:: RECORD EXCERPTS

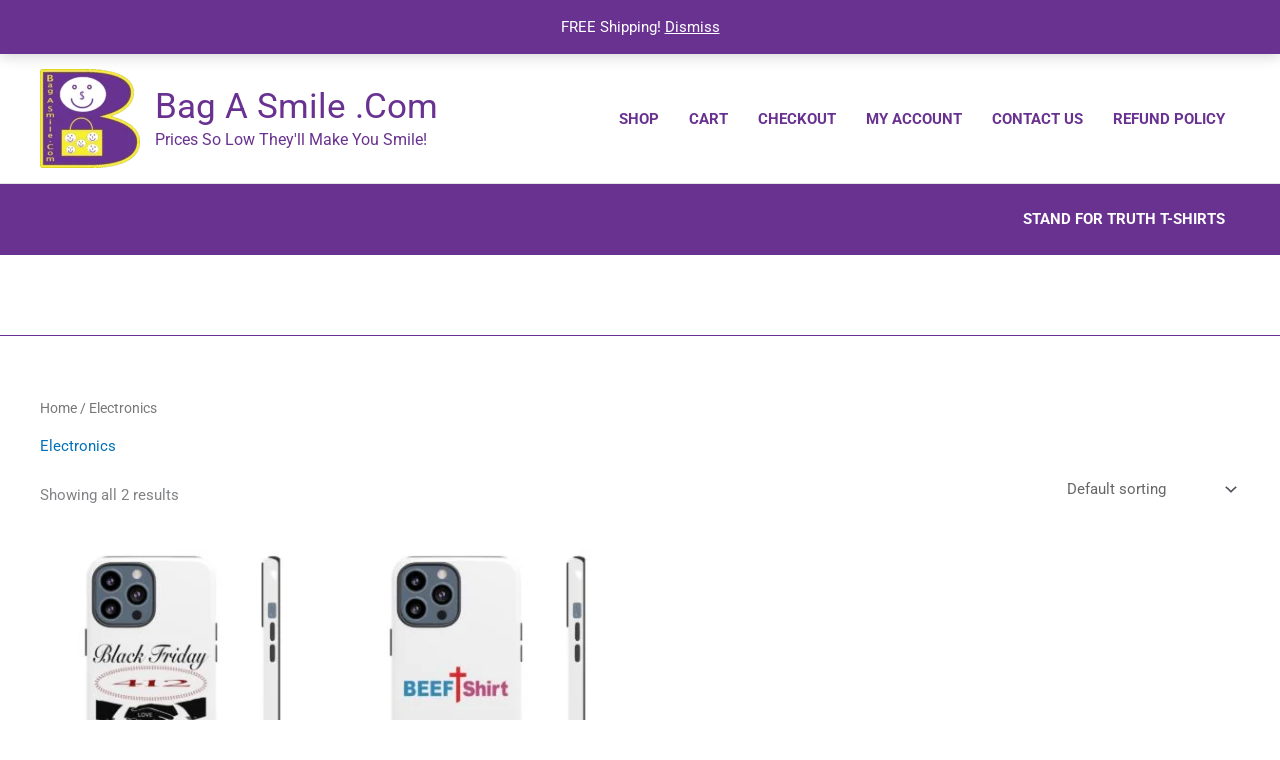

--- FILE ---
content_type: text/css
request_url: https://bagasmile.com/wp-content/uploads/elementor/css/post-2924.css?ver=1766771839
body_size: 360
content:
.elementor-2924 .elementor-element.elementor-element-3a87487a:not(.elementor-motion-effects-element-type-background), .elementor-2924 .elementor-element.elementor-element-3a87487a > .elementor-motion-effects-container > .elementor-motion-effects-layer{background-color:#693291;}.elementor-2924 .elementor-element.elementor-element-3a87487a > .elementor-container{min-height:85px;}.elementor-2924 .elementor-element.elementor-element-3a87487a{border-style:solid;border-width:1px 0px 1px 0px;border-color:#000000;transition:background 0.3s, border 0.3s, border-radius 0.3s, box-shadow 0.3s;color:#002200;}.elementor-2924 .elementor-element.elementor-element-3a87487a > .elementor-background-overlay{transition:background 0.3s, border-radius 0.3s, opacity 0.3s;}.elementor-bc-flex-widget .elementor-2924 .elementor-element.elementor-element-762328bd.elementor-column .elementor-widget-wrap{align-items:flex-start;}.elementor-2924 .elementor-element.elementor-element-762328bd.elementor-column.elementor-element[data-element_type="column"] > .elementor-widget-wrap.elementor-element-populated{align-content:flex-start;align-items:flex-start;}.elementor-2924 .elementor-element.elementor-element-762328bd > .elementor-element-populated{padding:0px 0px 0px 0px;}.elementor-2924 .elementor-element.elementor-element-dc166ab .elementor-button{background-color:#FFFFFF;font-weight:700;fill:#693291;color:#693291;}.elementor-2924 .elementor-element.elementor-element-4bb1be26 > .elementor-container{min-height:120px;}.elementor-2924 .elementor-element.elementor-element-4bb1be26{border-style:solid;border-width:1px 0px 0px 0px;border-color:#000000;margin-top:0px;margin-bottom:0px;}.elementor-bc-flex-widget .elementor-2924 .elementor-element.elementor-element-3bbcd916.elementor-column .elementor-widget-wrap{align-items:center;}.elementor-2924 .elementor-element.elementor-element-3bbcd916.elementor-column.elementor-element[data-element_type="column"] > .elementor-widget-wrap.elementor-element-populated{align-content:center;align-items:center;}.elementor-2924 .elementor-element.elementor-element-2c96d95b{text-align:center;font-family:"Roboto", Sans-serif;font-size:16px;color:#FFFFFF;}.elementor-2924 .elementor-element.elementor-element-1a8c191 > .elementor-widget-container{margin:-47px 0px 0px 0px;}.elementor-2924 .elementor-element.elementor-element-1a8c191{color:#FFFFFF;}.elementor-theme-builder-content-area{height:400px;}.elementor-location-header:before, .elementor-location-footer:before{content:"";display:table;clear:both;}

::::

**AIM OF THE EXERCISE:** Please set down every record above exactly as it appears, leaving out the pictures.

**YOUR RESPONSE:**
--- FILE ---
content_type: text/css
request_url: https://bagasmile.com/wp-content/uploads/elementor/css/post-2924.css?ver=1766771839
body_size: 360
content:
.elementor-2924 .elementor-element.elementor-element-3a87487a:not(.elementor-motion-effects-element-type-background), .elementor-2924 .elementor-element.elementor-element-3a87487a > .elementor-motion-effects-container > .elementor-motion-effects-layer{background-color:#693291;}.elementor-2924 .elementor-element.elementor-element-3a87487a > .elementor-container{min-height:85px;}.elementor-2924 .elementor-element.elementor-element-3a87487a{border-style:solid;border-width:1px 0px 1px 0px;border-color:#000000;transition:background 0.3s, border 0.3s, border-radius 0.3s, box-shadow 0.3s;color:#002200;}.elementor-2924 .elementor-element.elementor-element-3a87487a > .elementor-background-overlay{transition:background 0.3s, border-radius 0.3s, opacity 0.3s;}.elementor-bc-flex-widget .elementor-2924 .elementor-element.elementor-element-762328bd.elementor-column .elementor-widget-wrap{align-items:flex-start;}.elementor-2924 .elementor-element.elementor-element-762328bd.elementor-column.elementor-element[data-element_type="column"] > .elementor-widget-wrap.elementor-element-populated{align-content:flex-start;align-items:flex-start;}.elementor-2924 .elementor-element.elementor-element-762328bd > .elementor-element-populated{padding:0px 0px 0px 0px;}.elementor-2924 .elementor-element.elementor-element-dc166ab .elementor-button{background-color:#FFFFFF;font-weight:700;fill:#693291;color:#693291;}.elementor-2924 .elementor-element.elementor-element-4bb1be26 > .elementor-container{min-height:120px;}.elementor-2924 .elementor-element.elementor-element-4bb1be26{border-style:solid;border-width:1px 0px 0px 0px;border-color:#000000;margin-top:0px;margin-bottom:0px;}.elementor-bc-flex-widget .elementor-2924 .elementor-element.elementor-element-3bbcd916.elementor-column .elementor-widget-wrap{align-items:center;}.elementor-2924 .elementor-element.elementor-element-3bbcd916.elementor-column.elementor-element[data-element_type="column"] > .elementor-widget-wrap.elementor-element-populated{align-content:center;align-items:center;}.elementor-2924 .elementor-element.elementor-element-2c96d95b{text-align:center;font-family:"Roboto", Sans-serif;font-size:16px;color:#FFFFFF;}.elementor-2924 .elementor-element.elementor-element-1a8c191 > .elementor-widget-container{margin:-47px 0px 0px 0px;}.elementor-2924 .elementor-element.elementor-element-1a8c191{color:#FFFFFF;}.elementor-theme-builder-content-area{height:400px;}.elementor-location-header:before, .elementor-location-footer:before{content:"";display:table;clear:both;}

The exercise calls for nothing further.